Laporan Wartawan Surya, Aflahul Abidin
TRIBUNNEWS.COM, SURABAYA - Ada banyak cara untuk memperlancar ASI. Jika ingin cara yang enak, kreasi lima mahasiswa Universitas Nahdlatul Ulama Surabaya bisa menjadi alternatif.
Bola Nastar Moringa Olifera. Bagi orang awam, mendengar nama itu bisa membuat kepala pening. Padahal, jika diterjemahkan, artinya sangat sederhana: nastar daun kelor.
Para mahasiswa Unusa sengaja menciptakan kue itu untuk memperbanyak keluarnya ASI. Selama ini belum banyak orang yang sadar daun kelor lebih bisa diandalkan untuk memperlancar ASI ketimbang daun katuk.
“Orang taunya daun katuk saja. Padahal, kandungan fitosterol, zat yang berfungsi untuk memperlancar itu, lebih tinggi pada daun kelor,” kata Isnaini Karimah, satu dari lima pencipta nastar daun kelor.
Dalam membuat kue ia dan kawan-kawannya memulai coba-coba. Kecuali tepung, bahan yang mereka pakai persis dengan bahan yang dipakai untuk membuat nastar lain.

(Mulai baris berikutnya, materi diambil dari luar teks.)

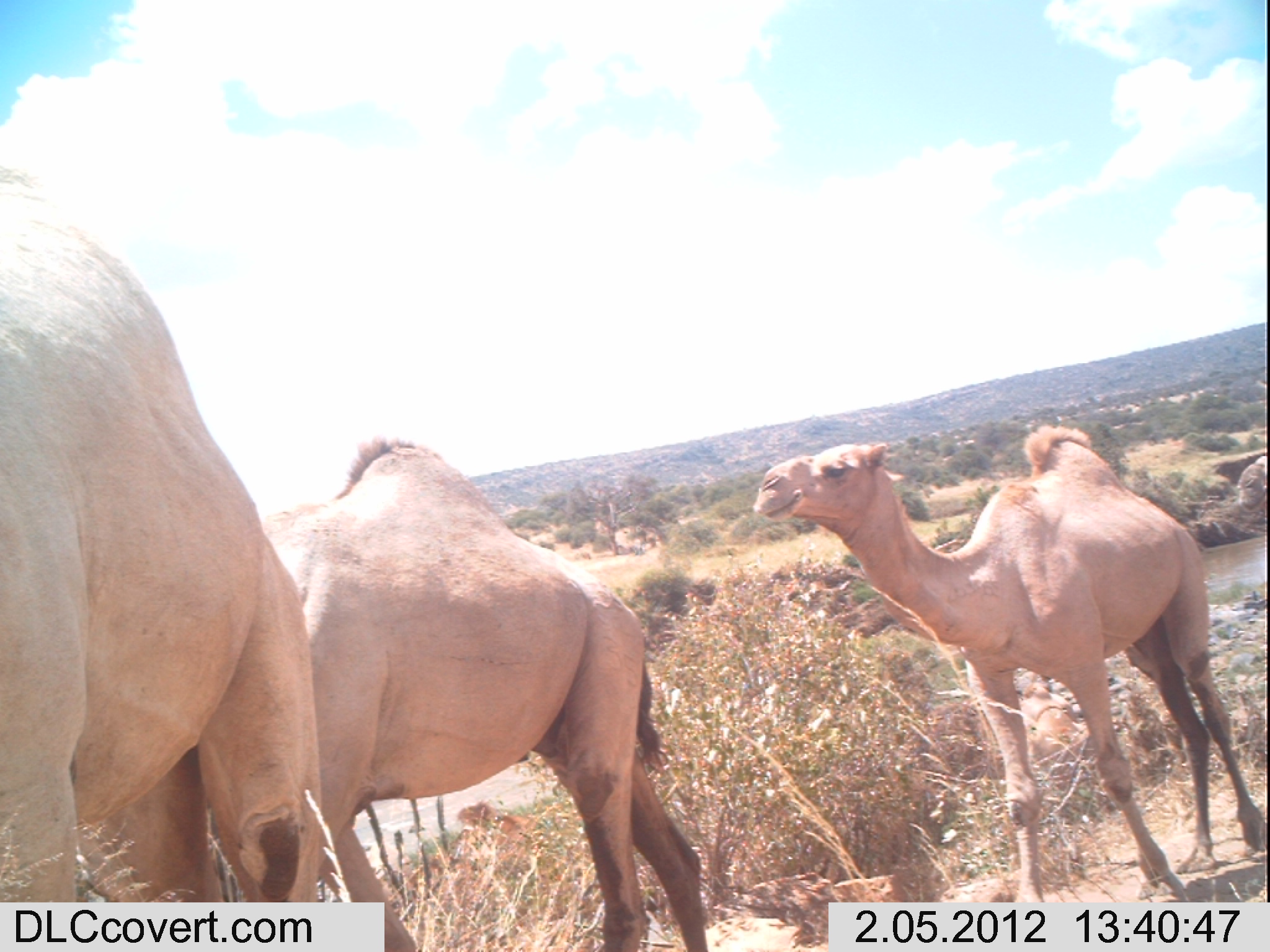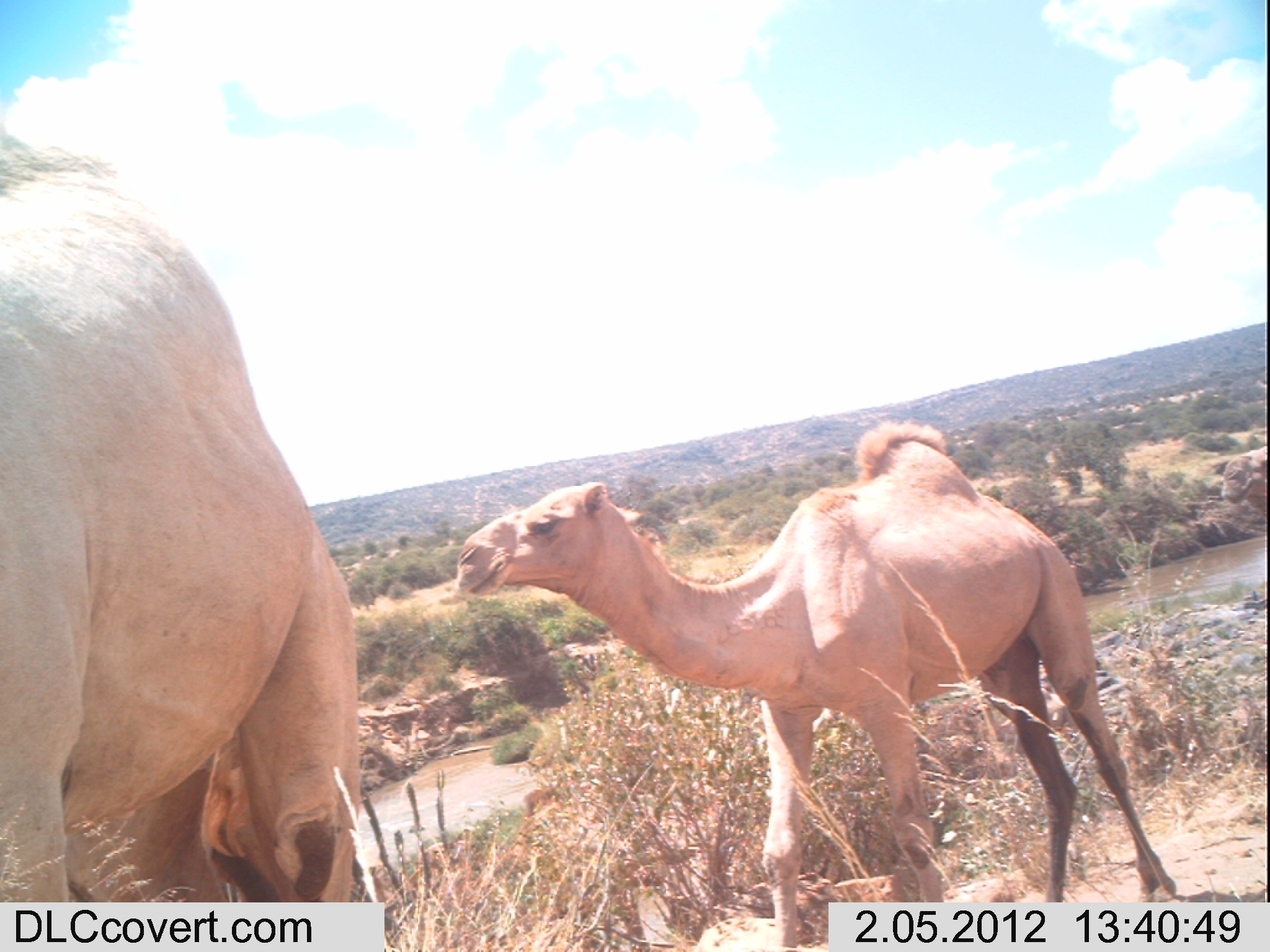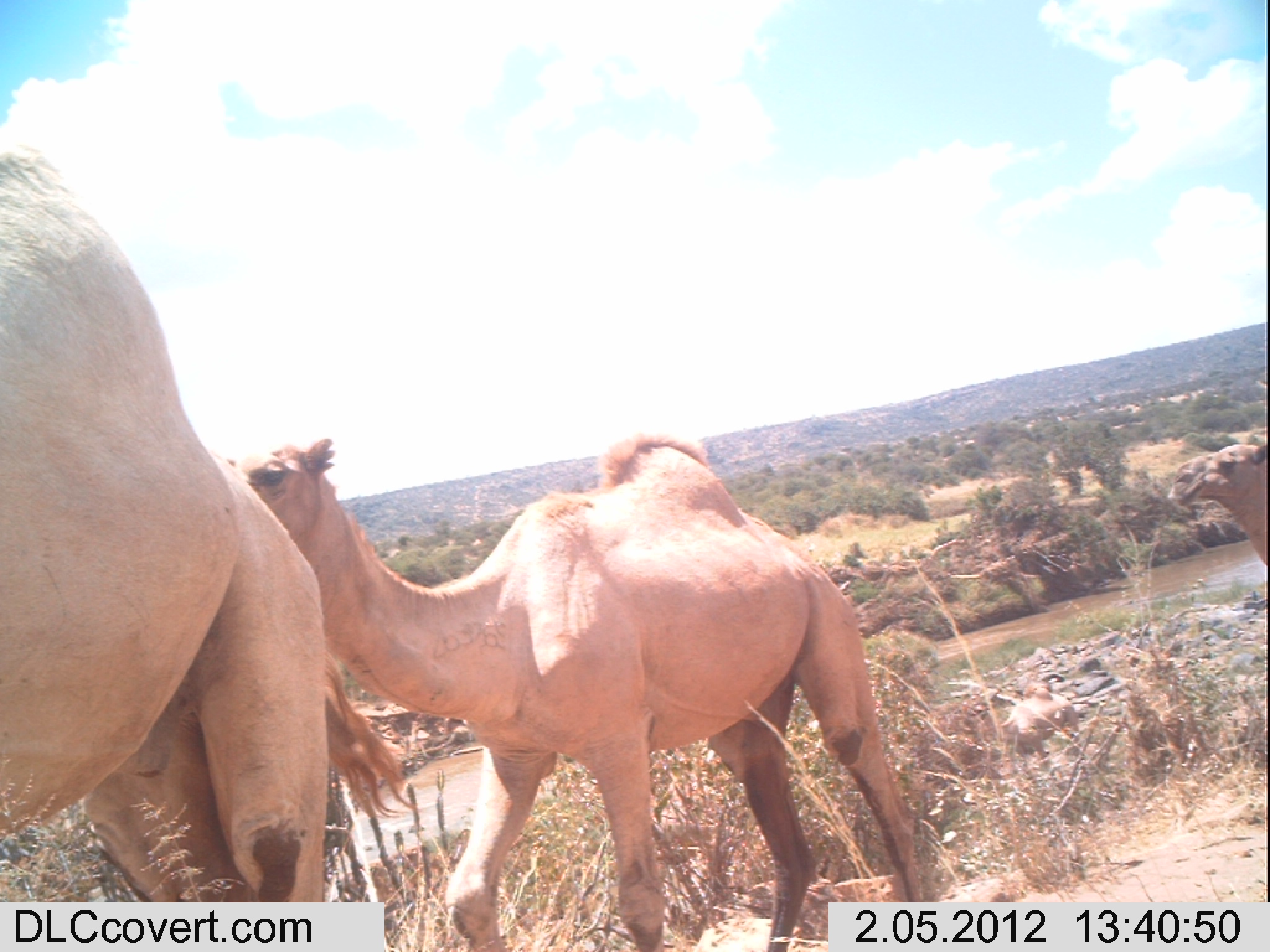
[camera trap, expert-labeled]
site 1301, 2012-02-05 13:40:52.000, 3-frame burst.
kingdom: Animalia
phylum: Chordata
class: Mammalia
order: Artiodactyla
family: Camelidae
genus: Camelus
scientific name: Camelus dromedarius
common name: dromedary camel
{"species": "Camelus dromedarius (dromedary camel)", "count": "5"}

Daun kelor mereka olah hingga menjadi tepung sebagai bahan campuran adonan. Pertama kali mencoba, rasa nastar bikinan mereka tak keruan.
“Pahitnya bukan main,” terang Isnaini. Ingin lebih serius, mereka pun mengajukan proposal untuk mendapatkan dana hibah dari Ditjen Pendidikan Tinggi (Dikti) dalam program Mahasiswa Wirausaha.
Gayung pun bersambut. Dana cair, mereka mulai kursus tata boga.
“Dari kursus, kami baru tahu bahwa campuran tepung katuk pada adonan cukup seper sepuluh saja. Waktu masih coba-coba, kami mencampur hampir separonya. Pantas saja kalau pahit,” lanjut Isnaini.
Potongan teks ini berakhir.